→ What is needed
Copy every line of the listing below word for word, with no changes.

== Supplied entries ==

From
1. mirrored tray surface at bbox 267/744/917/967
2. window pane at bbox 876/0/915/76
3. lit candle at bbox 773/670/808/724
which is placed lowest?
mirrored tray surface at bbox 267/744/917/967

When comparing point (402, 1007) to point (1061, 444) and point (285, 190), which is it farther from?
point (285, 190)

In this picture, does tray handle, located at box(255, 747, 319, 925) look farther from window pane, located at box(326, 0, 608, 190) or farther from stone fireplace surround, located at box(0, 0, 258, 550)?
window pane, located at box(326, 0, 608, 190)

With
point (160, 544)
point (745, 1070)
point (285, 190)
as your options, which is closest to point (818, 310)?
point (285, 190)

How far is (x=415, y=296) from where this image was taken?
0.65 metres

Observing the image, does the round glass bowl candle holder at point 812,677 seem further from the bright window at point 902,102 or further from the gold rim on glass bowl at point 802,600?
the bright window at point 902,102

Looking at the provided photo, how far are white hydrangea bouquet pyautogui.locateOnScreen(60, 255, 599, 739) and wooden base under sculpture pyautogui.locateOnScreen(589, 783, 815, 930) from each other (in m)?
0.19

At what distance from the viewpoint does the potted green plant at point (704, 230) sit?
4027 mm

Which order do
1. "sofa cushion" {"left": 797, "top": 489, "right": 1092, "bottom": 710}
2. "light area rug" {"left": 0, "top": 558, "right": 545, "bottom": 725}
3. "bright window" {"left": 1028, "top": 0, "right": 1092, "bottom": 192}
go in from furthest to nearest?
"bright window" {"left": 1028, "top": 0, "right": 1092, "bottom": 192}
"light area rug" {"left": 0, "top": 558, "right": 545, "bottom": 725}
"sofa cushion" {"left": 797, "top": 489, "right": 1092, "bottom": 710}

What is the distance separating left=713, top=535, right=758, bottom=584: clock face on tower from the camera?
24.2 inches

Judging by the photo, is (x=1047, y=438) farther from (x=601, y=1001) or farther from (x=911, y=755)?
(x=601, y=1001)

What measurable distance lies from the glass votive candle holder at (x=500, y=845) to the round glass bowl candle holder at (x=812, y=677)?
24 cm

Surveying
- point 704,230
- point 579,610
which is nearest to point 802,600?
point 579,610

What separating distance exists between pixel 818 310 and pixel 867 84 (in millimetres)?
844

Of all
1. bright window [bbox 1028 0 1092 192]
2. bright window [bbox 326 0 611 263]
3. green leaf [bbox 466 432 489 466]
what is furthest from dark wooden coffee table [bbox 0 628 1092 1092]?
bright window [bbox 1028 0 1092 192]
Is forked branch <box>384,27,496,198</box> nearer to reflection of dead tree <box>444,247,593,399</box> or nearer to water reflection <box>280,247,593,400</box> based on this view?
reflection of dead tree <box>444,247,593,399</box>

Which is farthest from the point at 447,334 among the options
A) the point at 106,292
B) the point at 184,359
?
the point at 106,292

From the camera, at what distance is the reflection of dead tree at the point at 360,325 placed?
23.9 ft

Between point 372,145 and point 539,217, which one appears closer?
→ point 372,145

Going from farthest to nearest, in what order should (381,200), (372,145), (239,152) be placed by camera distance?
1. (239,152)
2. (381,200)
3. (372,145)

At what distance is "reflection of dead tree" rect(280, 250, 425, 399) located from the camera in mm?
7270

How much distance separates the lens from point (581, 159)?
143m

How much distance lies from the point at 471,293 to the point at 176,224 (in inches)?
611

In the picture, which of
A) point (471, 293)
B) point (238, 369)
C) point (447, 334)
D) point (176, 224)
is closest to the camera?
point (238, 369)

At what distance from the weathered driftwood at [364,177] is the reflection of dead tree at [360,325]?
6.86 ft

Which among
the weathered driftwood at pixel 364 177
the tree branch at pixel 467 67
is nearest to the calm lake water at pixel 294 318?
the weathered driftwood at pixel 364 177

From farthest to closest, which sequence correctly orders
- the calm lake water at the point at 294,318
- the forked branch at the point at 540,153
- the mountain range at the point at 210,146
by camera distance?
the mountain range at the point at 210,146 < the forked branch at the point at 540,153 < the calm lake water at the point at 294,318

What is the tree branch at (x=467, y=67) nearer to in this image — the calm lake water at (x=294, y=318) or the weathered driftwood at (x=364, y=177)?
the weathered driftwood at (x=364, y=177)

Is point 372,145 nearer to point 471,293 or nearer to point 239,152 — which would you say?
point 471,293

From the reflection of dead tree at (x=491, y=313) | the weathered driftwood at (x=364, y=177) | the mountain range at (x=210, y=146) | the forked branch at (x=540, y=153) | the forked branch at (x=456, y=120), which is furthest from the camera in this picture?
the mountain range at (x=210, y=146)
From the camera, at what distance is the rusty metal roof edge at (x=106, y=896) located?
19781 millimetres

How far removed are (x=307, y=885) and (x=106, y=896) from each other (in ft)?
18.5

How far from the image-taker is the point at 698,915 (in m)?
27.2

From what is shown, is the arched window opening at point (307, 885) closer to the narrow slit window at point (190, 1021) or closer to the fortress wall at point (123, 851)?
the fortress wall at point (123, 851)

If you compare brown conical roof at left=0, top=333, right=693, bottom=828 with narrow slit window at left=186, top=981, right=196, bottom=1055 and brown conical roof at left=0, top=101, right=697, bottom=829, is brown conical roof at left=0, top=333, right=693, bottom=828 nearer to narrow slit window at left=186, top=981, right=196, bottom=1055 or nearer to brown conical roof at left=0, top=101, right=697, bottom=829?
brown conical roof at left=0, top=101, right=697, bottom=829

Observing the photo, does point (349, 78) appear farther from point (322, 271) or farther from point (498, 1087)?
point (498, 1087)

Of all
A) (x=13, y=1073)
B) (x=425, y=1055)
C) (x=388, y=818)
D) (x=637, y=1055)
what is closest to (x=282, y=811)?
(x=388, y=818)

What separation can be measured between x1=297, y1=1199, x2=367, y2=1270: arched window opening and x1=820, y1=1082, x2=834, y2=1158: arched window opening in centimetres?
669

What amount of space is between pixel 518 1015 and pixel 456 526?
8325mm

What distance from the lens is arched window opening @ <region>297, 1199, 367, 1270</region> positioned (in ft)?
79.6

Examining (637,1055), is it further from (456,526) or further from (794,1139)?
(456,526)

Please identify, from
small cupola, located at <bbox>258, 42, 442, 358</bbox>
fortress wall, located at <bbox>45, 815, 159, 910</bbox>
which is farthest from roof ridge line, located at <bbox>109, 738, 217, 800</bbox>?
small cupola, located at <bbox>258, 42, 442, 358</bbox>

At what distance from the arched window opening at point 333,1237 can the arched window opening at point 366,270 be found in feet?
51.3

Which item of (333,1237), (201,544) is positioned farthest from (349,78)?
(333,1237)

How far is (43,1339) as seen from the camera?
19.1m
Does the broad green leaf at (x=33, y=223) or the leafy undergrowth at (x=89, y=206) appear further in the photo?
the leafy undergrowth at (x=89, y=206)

===

→ Exercise response
From
1. mirrored tray surface at bbox 267/744/917/967
2. window pane at bbox 876/0/915/76
3. lit candle at bbox 773/670/808/724
which is placed lowest?
mirrored tray surface at bbox 267/744/917/967

When comparing point (402, 1007) to point (1061, 444) and point (285, 190), which is it farther from?
point (285, 190)

In this picture, does tray handle, located at box(255, 747, 319, 925) look farther from window pane, located at box(326, 0, 608, 190) or farther from stone fireplace surround, located at box(0, 0, 258, 550)?
window pane, located at box(326, 0, 608, 190)

With
point (160, 544)
point (745, 1070)
point (285, 190)
as your options, which is closest to point (818, 310)?
point (285, 190)

How far is (x=415, y=296) from where this image was taken?
0.65 metres

Observing the image, does the round glass bowl candle holder at point 812,677 seem further from the bright window at point 902,102 or further from the gold rim on glass bowl at point 802,600?
the bright window at point 902,102

Looking at the provided photo, how far are white hydrangea bouquet pyautogui.locateOnScreen(60, 255, 599, 739) and wooden base under sculpture pyautogui.locateOnScreen(589, 783, 815, 930) from each other (in m)?
0.19

At what distance from the viewpoint does the potted green plant at point (704, 230) sit?
4027 mm

Which order do
1. "sofa cushion" {"left": 797, "top": 489, "right": 1092, "bottom": 710}
2. "light area rug" {"left": 0, "top": 558, "right": 545, "bottom": 725}
3. "bright window" {"left": 1028, "top": 0, "right": 1092, "bottom": 192}
go in from furthest to nearest?
"bright window" {"left": 1028, "top": 0, "right": 1092, "bottom": 192}
"light area rug" {"left": 0, "top": 558, "right": 545, "bottom": 725}
"sofa cushion" {"left": 797, "top": 489, "right": 1092, "bottom": 710}

What is the distance separating left=713, top=535, right=758, bottom=584: clock face on tower from the camera?
24.2 inches

Judging by the photo, is (x=1047, y=438) farther from (x=601, y=1001) or farther from (x=911, y=755)?
(x=601, y=1001)

What measurable distance lies from the glass votive candle holder at (x=500, y=845) to the round glass bowl candle holder at (x=812, y=677)?
24 cm

Surveying
- point 704,230
- point 579,610
which is nearest to point 802,600?
point 579,610

What separating distance exists between pixel 818 310 and pixel 867 84 (in millimetres)?
844

Of all
1. bright window [bbox 1028 0 1092 192]
2. bright window [bbox 326 0 611 263]
3. green leaf [bbox 466 432 489 466]
what is furthest from dark wooden coffee table [bbox 0 628 1092 1092]?
bright window [bbox 1028 0 1092 192]
Is forked branch <box>384,27,496,198</box> nearer to reflection of dead tree <box>444,247,593,399</box> or nearer to water reflection <box>280,247,593,400</box> based on this view?
reflection of dead tree <box>444,247,593,399</box>

Which is farthest from the point at 447,334 among the options
A) the point at 106,292
B) the point at 184,359
?
the point at 106,292

From the camera, at what distance is the reflection of dead tree at the point at 360,325 placed?
23.9 ft

Between point 372,145 and point 539,217, which one appears closer?
→ point 372,145

Going from farthest to nearest, in what order should (381,200), (372,145), (239,152) be placed by camera distance?
1. (239,152)
2. (381,200)
3. (372,145)

At what distance is "reflection of dead tree" rect(280, 250, 425, 399) located from the camera in mm?
7270

How much distance separates the lens from point (581, 159)?
143m

How much distance lies from the point at 471,293 to the point at 176,224 (in inches)?
611

In the picture, which of
A) point (471, 293)
B) point (238, 369)
C) point (447, 334)
D) point (176, 224)
is closest to the camera?
point (238, 369)

At what distance from the weathered driftwood at [364,177] is the reflection of dead tree at [360,325]?
6.86 ft

Which among
the weathered driftwood at pixel 364 177
the tree branch at pixel 467 67
is nearest to the calm lake water at pixel 294 318?
the weathered driftwood at pixel 364 177

From farthest to closest, which sequence correctly orders
- the calm lake water at the point at 294,318
- the forked branch at the point at 540,153
- the mountain range at the point at 210,146
by camera distance?
the mountain range at the point at 210,146 < the forked branch at the point at 540,153 < the calm lake water at the point at 294,318

What is the tree branch at (x=467, y=67) nearer to in this image — the calm lake water at (x=294, y=318) or the weathered driftwood at (x=364, y=177)?
the weathered driftwood at (x=364, y=177)

Is point 372,145 nearer to point 471,293 or nearer to point 239,152 — which would you say?
point 471,293

From the reflection of dead tree at (x=491, y=313) | the weathered driftwood at (x=364, y=177) | the mountain range at (x=210, y=146) | the forked branch at (x=540, y=153) | the forked branch at (x=456, y=120), which is furthest from the camera in this picture?
the mountain range at (x=210, y=146)
From the camera, at what distance is the rusty metal roof edge at (x=106, y=896) located?
19781 millimetres

How far removed are (x=307, y=885) and (x=106, y=896) from each other (in ft)?
18.5

How far from the image-taker is the point at 698,915 (in m)?
27.2

From what is shown, is the arched window opening at point (307, 885) closer to the narrow slit window at point (190, 1021) or closer to the fortress wall at point (123, 851)?
the fortress wall at point (123, 851)

If you compare brown conical roof at left=0, top=333, right=693, bottom=828 with narrow slit window at left=186, top=981, right=196, bottom=1055 and brown conical roof at left=0, top=101, right=697, bottom=829, is brown conical roof at left=0, top=333, right=693, bottom=828 nearer to narrow slit window at left=186, top=981, right=196, bottom=1055 or nearer to brown conical roof at left=0, top=101, right=697, bottom=829?
brown conical roof at left=0, top=101, right=697, bottom=829

Observing the photo, does point (349, 78) appear farther from point (322, 271) or farther from point (498, 1087)?
point (498, 1087)

Of all
A) (x=13, y=1073)
B) (x=425, y=1055)
C) (x=388, y=818)
D) (x=637, y=1055)
what is closest to (x=282, y=811)?
(x=388, y=818)

What separation can be measured between x1=297, y1=1199, x2=367, y2=1270: arched window opening and x1=820, y1=1082, x2=834, y2=1158: arched window opening in centimetres?
669

What amount of space is between pixel 518 1015 and pixel 456 526?
8325mm

What distance from the lens is arched window opening @ <region>297, 1199, 367, 1270</region> positioned (in ft)?
79.6

Examining (637,1055), is it further from (456,526) or further from (794,1139)?
(456,526)

Please identify, from
small cupola, located at <bbox>258, 42, 442, 358</bbox>
fortress wall, located at <bbox>45, 815, 159, 910</bbox>
which is farthest from roof ridge line, located at <bbox>109, 738, 217, 800</bbox>?
small cupola, located at <bbox>258, 42, 442, 358</bbox>

At what distance from the arched window opening at point 333,1237 can the arched window opening at point 366,270 be found in feet?
51.3

Which item of (333,1237), (201,544) is positioned farthest from (349,78)?
(333,1237)

How far is (43,1339) as seen from the camera?
19.1m
Does the broad green leaf at (x=33, y=223) or the leafy undergrowth at (x=89, y=206) appear further in the photo?
the leafy undergrowth at (x=89, y=206)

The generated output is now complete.